Qatar Airways to suffer in its country’s row with Saudi Arabia

Qatar Airways

The diplomatic rift between Saudi Arabia and Qatar will take a huge toll on companies such as Qatar Airways that depend hugely on regional integration.

The face-off between Qatar and GCC countries might take a turn for the worse as analysts predicted a higher trend in crude prices.

Saudi Arabia, the UAE and Bahrain including Egypt have just severed ties with Qatar over allegations that the country is supporting and funding terror groups in the Middle East.

The matter has escalated into a full-blown diplomatic crisis as Saudi Arabia has now given Qatari nationals and diplomats an ultimatum to leave its borders.

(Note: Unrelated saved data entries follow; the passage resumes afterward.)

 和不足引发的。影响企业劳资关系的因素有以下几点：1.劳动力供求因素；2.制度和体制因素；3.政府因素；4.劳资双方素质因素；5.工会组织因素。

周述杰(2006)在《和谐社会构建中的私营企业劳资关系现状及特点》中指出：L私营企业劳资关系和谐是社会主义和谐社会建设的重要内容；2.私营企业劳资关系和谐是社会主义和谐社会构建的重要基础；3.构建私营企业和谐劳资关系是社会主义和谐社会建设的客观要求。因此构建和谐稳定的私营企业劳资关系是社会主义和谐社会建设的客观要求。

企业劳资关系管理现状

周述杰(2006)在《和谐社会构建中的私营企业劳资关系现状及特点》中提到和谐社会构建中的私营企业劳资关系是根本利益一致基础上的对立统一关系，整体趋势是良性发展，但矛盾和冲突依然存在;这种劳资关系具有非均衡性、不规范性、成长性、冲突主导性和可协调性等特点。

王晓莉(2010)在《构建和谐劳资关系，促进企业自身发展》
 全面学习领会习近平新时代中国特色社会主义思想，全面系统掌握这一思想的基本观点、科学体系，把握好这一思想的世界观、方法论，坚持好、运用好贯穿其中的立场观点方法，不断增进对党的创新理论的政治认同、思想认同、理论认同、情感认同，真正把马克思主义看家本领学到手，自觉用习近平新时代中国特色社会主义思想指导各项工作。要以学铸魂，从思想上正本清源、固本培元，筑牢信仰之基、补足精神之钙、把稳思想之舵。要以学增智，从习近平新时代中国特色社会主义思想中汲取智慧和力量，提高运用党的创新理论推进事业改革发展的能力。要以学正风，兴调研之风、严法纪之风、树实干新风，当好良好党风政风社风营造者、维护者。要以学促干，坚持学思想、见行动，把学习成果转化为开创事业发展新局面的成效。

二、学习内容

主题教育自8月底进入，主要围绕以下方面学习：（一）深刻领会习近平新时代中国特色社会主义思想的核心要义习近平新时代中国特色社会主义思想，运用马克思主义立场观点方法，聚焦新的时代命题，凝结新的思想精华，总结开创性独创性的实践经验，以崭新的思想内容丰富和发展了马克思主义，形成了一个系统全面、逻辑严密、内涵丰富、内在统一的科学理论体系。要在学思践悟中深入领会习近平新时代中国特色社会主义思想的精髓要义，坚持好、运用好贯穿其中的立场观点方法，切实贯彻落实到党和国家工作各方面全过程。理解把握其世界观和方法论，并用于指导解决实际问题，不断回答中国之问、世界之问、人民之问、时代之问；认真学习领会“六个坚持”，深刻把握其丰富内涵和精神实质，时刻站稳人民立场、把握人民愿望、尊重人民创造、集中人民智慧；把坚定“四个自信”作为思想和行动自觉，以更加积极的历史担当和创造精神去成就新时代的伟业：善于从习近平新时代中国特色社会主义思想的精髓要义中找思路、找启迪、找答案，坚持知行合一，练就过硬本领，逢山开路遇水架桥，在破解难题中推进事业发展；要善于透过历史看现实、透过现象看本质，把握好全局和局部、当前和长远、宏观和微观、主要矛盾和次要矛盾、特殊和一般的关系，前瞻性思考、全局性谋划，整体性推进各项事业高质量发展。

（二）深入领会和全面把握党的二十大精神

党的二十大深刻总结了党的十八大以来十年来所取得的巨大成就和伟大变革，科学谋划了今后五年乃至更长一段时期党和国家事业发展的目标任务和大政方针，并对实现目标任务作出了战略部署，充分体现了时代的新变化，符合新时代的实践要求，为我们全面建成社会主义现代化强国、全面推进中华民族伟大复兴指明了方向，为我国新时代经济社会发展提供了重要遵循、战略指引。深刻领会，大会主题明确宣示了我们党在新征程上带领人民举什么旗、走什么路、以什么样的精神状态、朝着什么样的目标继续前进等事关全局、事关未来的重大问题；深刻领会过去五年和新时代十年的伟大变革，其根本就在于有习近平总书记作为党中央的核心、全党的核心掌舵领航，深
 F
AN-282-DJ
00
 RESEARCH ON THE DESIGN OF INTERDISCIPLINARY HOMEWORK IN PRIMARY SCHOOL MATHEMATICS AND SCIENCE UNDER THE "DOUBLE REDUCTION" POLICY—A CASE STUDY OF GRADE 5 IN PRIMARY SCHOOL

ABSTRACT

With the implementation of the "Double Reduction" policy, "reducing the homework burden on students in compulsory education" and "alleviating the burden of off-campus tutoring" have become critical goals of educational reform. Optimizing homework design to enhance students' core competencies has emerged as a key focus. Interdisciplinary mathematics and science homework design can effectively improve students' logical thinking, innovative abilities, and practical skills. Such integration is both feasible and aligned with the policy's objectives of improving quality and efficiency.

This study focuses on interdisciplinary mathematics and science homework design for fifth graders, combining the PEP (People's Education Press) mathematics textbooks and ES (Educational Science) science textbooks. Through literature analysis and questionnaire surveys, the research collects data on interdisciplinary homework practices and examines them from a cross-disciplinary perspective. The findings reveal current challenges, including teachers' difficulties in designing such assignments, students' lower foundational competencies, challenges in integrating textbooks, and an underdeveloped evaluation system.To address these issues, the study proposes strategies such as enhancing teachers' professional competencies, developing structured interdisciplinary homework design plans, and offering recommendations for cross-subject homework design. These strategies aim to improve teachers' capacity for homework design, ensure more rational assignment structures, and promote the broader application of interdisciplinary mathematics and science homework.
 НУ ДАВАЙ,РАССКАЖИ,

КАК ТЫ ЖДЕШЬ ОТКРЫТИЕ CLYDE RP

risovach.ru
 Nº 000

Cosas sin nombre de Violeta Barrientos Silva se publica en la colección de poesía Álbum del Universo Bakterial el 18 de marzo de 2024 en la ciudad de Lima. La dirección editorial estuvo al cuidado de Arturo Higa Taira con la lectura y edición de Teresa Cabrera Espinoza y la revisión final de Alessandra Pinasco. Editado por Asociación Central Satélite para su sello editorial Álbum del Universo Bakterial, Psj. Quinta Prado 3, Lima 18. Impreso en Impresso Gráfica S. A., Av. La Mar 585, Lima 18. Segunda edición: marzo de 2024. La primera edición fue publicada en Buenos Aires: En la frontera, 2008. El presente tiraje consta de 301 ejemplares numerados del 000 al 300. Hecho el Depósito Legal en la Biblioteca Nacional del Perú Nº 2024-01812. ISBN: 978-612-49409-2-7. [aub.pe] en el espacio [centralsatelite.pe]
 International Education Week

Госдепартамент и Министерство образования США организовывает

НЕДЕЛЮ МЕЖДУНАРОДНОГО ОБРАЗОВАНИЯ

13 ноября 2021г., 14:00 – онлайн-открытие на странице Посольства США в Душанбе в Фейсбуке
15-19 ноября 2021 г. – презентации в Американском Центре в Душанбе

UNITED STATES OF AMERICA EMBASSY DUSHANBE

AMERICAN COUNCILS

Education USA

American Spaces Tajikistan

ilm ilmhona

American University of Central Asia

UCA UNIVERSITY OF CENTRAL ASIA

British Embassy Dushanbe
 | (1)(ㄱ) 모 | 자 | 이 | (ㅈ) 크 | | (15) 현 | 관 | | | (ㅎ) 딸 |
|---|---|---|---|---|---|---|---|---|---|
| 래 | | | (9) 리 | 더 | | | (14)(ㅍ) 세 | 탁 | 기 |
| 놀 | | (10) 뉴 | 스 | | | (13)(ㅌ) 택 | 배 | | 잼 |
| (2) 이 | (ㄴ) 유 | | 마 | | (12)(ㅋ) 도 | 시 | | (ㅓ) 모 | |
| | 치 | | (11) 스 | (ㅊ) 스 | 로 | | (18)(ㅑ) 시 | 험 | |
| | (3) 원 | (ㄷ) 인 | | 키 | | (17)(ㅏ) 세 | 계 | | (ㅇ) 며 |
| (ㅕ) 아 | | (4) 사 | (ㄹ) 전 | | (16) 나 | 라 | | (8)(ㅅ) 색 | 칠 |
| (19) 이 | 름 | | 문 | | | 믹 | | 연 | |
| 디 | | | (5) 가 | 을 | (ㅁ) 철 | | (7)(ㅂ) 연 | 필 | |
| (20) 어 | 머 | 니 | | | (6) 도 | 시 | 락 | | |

Trading on Qatar’s stock exchange took a hit as major stocks within its index took bite the dust. According to data supplied by Reuters, the Qatari stock index sank 7.6 percent in the first hour of trade. Some of the market’s top blue chips were hit hardest, with Vodafone Qatar, the most heavily traded stock, sliding its 10 percent daily limit.

Qatar National Bank, the country’s largest bank, dropped 5.7 percent.

Unless there is a quick de-escalation in the row, the oil market is expected to take an upswing. As at the time of writing the report, Brent crude has already gained 1% in price, analysts predict more increase in price.

Qatar’s major companies might take in huge losses due to the row. Qatar Airways will no longer be able to enter affected countries. These markets are one of its major routes.

In response to the matter, Qatari foreign ministry said: “The campaign of incitement is based on lies that had reached the level of complete fabrications”.

The tone of the response is not sounding conciliatory and matters might further escalate in the following days.

Implication for Nigeria
Nigeria heavily depends on crude exports for more 70% of foreign exchange earnings. An upswing in price means the country will get more for its crude oil.

Forcados, Nigeria’s largest crude loading terminal is expected to load about 197,000 barrels per day after a year of inactivity caused by vandalisation.

Oando, one of Nigeria’s largest indigenous crude exporter said the country is expected to hit the 2.2 million barrel quota given by OPEC.

Nigeria’s has been battling a deep recession that saw the country’s currency, Naira, losing 70% of its value against the Dollar, USD. The Central Bank has kept the benchmark interest rate unchanged at 14% following the first quarter GDP result which showed the economy contracted by 0.05% in the first quarter of the year.